At the onset of the Covid-19 pandemic, the U.S. government adopted a number of fiscal and monetary measures that can be seen as a form of pump priming. This included cuts to interest rates and the implementation of various relief programs, which distributed stimulus money to individuals, businesses, affected sectors, among others.

Pump Priming in the Japanese Economy

Similar to activities used within the United States, Japan’s prime minister, Shinzo Abe, and his associated cabinet approved a stimulus package in 2015, equivalent to $29.1 billion, in hopes of invigorating the strained economy. The goal was to increase the gross domestic product (GDP) of Japan by 0.7% by the end of the year 2016.

As in the U.S., the Japanese government engaged in activities that can be seen as pump priming during the Covid-19 pandemic.
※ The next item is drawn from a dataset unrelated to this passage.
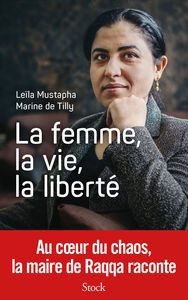 Livro digital La femme, la vie, la liberté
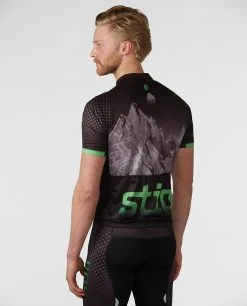 Stio Team Bike Jersey SS 17 Stio Team Bike Jersey SS -Hot Sale Stio Store M Stio Bike Kit 2 1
This included quantitiative easing measures, the issuance of zero-interest loans, and funding for relief programs.

Is Pump Priming a Fiscal Policy?

Pump priming can refer to both monetary and fiscal policies. When a central bank like the U.S. Federal Reserve chooses to cut interest rates to stimulate spending, this is both a form of pump priming and a monetary policy. On the other hand, if Congress chooses to set money aside to fund stimulus checks, this would be an example of pump priming that is also a fiscal policy.

What Is Another Term for Pump Priming?

Pump priming is a commonly used metaphor for government spending aimed at stimulating the economy. It is related to ideas like deficit spending and expansionary policy.

What Are the Disadvantages of Pump Priming?

Pump priming comes with a few drawbacks and risks. Over the long-term, spending can cause a budgetary deficit, which may then require cuts to critical public programs. Budget deficits may also cause interest rates to rise, increasing the cost of borrowing money.

The Bottom Line

Pump priming is any government expenditure taken to stimulate economic activity. This usually occurs during recessionary periods. Examples of such activity include cutting taxes or interest rates, or issuing stimulus payments to businesses and individuals. Pump priming typically increases purchasing power, which can spur spending and encourage recovery and growth.